## [STATED GOAL]
Reproduce every one of the records below verbatim, omitting the pictures from your answer.

## [EXERCISE MATERIAL]
┌────────
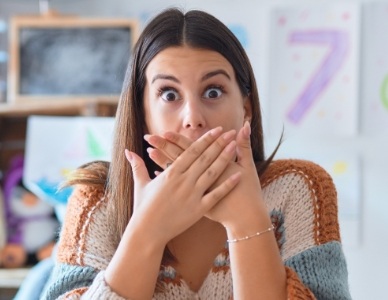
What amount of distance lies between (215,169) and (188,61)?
178 mm

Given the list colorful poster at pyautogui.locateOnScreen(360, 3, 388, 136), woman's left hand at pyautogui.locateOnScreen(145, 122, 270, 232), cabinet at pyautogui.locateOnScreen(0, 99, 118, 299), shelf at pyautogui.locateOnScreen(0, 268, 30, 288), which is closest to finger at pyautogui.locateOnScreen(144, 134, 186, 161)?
woman's left hand at pyautogui.locateOnScreen(145, 122, 270, 232)

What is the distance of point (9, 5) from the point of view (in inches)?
108

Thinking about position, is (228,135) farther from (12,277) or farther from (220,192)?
(12,277)

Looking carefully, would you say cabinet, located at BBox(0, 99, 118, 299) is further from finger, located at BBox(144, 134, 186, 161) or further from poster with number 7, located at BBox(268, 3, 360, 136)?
finger, located at BBox(144, 134, 186, 161)

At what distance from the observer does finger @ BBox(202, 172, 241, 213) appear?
927 millimetres

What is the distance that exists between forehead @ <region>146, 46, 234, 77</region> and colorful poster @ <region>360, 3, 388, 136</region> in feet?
4.75

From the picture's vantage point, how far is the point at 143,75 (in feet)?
3.58

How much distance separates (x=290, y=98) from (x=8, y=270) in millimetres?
1139

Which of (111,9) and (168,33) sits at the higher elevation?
(111,9)

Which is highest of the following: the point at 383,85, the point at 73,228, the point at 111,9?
the point at 111,9

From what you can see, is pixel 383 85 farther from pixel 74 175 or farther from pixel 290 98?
pixel 74 175

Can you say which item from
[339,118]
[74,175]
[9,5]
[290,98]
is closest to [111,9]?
[9,5]

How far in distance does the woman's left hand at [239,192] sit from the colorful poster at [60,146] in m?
1.05

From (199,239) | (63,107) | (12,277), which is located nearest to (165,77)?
(199,239)
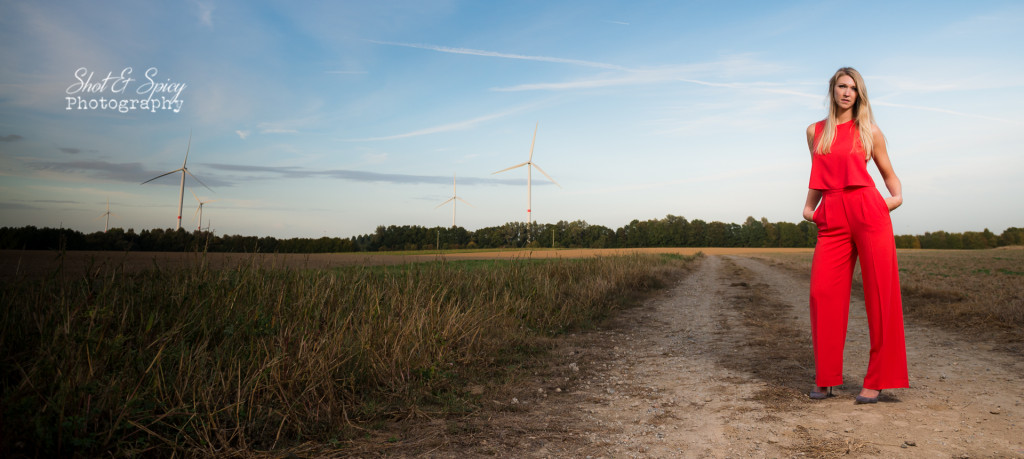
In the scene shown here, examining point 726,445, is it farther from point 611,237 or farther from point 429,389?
point 611,237

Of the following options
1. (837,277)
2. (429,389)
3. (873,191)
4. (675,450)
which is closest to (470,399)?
(429,389)

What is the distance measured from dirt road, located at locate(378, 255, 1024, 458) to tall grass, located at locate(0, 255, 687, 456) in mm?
667

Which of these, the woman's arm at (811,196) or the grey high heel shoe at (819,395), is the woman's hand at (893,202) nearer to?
the woman's arm at (811,196)

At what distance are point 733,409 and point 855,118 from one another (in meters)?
2.63

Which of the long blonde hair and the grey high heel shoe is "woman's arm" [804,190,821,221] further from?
the grey high heel shoe

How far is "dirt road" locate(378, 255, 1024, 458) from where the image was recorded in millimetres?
3322

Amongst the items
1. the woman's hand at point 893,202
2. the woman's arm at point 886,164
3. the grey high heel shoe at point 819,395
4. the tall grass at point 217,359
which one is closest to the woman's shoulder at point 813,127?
the woman's arm at point 886,164

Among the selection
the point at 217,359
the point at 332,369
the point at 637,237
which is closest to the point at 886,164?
the point at 332,369

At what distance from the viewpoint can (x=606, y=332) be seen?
8.50 meters

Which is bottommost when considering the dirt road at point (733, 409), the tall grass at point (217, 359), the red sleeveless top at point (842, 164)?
the dirt road at point (733, 409)

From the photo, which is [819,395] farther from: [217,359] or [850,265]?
[217,359]

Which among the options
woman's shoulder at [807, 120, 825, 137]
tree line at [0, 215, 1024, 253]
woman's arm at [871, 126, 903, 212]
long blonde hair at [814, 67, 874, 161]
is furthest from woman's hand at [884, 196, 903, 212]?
tree line at [0, 215, 1024, 253]

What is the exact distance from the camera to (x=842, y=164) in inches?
168

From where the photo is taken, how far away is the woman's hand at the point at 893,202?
13.8ft
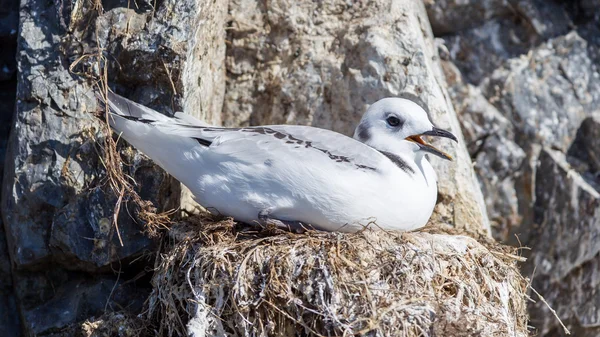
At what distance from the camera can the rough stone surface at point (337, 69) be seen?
└────────
## [ANSWER TO THIS PROBLEM]
What amount of distance lies between (215,169) and (188,61)?
178 mm

Given the list colorful poster at pyautogui.locateOnScreen(360, 3, 388, 136), woman's left hand at pyautogui.locateOnScreen(145, 122, 270, 232), cabinet at pyautogui.locateOnScreen(0, 99, 118, 299), shelf at pyautogui.locateOnScreen(0, 268, 30, 288), which is closest to finger at pyautogui.locateOnScreen(144, 134, 186, 161)?
woman's left hand at pyautogui.locateOnScreen(145, 122, 270, 232)

What is the distance of point (9, 5) from the point of view (in inches)?
108

Thinking about position, is (228,135) farther from (12,277) or farther from (220,192)?
(12,277)

Looking carefully, would you say cabinet, located at BBox(0, 99, 118, 299) is further from finger, located at BBox(144, 134, 186, 161) or further from poster with number 7, located at BBox(268, 3, 360, 136)?
finger, located at BBox(144, 134, 186, 161)

At what distance from the observer does finger @ BBox(202, 172, 241, 213) appear?
927 millimetres

What is the distance that exists between forehead @ <region>146, 46, 234, 77</region> and colorful poster @ <region>360, 3, 388, 136</region> in feet?
4.75

From the picture's vantage point, how far is the point at 143,75 (in feet)?
3.58

How much distance separates (x=290, y=98) from (x=8, y=270) in millimetres?
1139

Which of (111,9) and (168,33) sits at the higher elevation?
(111,9)

Which is highest of the following: the point at 383,85, the point at 73,228, the point at 111,9?
the point at 111,9

From what you can see, is pixel 383 85 farther from pixel 74 175 or farther from pixel 290 98?
pixel 74 175

Can you say which item from
[339,118]
[74,175]
[9,5]
[290,98]
is closest to [111,9]?
[9,5]

How far in distance does the woman's left hand at [239,192] sit from the colorful poster at [60,146] in m?
1.05

From (199,239) | (63,107) | (12,277), which is located nearest to (165,77)?
(199,239)
In the scene shown here, examining point 726,445, is it farther from point 611,237 or farther from point 429,389?
point 611,237

Of the following options
1. (837,277)
2. (429,389)
3. (873,191)
4. (675,450)
which is closest to (470,399)?
(429,389)

What is the distance measured from dirt road, located at locate(378, 255, 1024, 458) to tall grass, located at locate(0, 255, 687, 456) in mm?
667

Which of these, the woman's arm at (811,196) or the grey high heel shoe at (819,395), is the woman's hand at (893,202) nearer to?
the woman's arm at (811,196)

At what distance are point 733,409 and point 855,118 from one another (in meters)?
2.63

Which of the long blonde hair and the grey high heel shoe is "woman's arm" [804,190,821,221] further from?
the grey high heel shoe

How far is "dirt road" locate(378, 255, 1024, 458) from where the image was recorded in millimetres?
3322

Amongst the items
1. the woman's hand at point 893,202
2. the woman's arm at point 886,164
3. the grey high heel shoe at point 819,395
4. the tall grass at point 217,359
which one is closest to the woman's shoulder at point 813,127?
the woman's arm at point 886,164

Among the selection
the point at 217,359
the point at 332,369
the point at 637,237
which is closest to the point at 886,164?
the point at 332,369

At what distance from the viewpoint can (x=606, y=332) be seen?
8.50 meters

Which is bottommost when considering the dirt road at point (733, 409), the tall grass at point (217, 359), the red sleeveless top at point (842, 164)?
the dirt road at point (733, 409)

From the photo, which is [819,395] farther from: [217,359] or [850,265]?
[217,359]

Which among the options
woman's shoulder at [807, 120, 825, 137]
tree line at [0, 215, 1024, 253]
woman's arm at [871, 126, 903, 212]
long blonde hair at [814, 67, 874, 161]
is furthest from woman's hand at [884, 196, 903, 212]?
tree line at [0, 215, 1024, 253]

What is the exact distance from the camera to (x=842, y=164) in inches?
168

From where the photo is taken, how far away is the woman's hand at the point at 893,202?
13.8ft
At what distance from the camera can the rough stone surface at point (337, 69) be seen?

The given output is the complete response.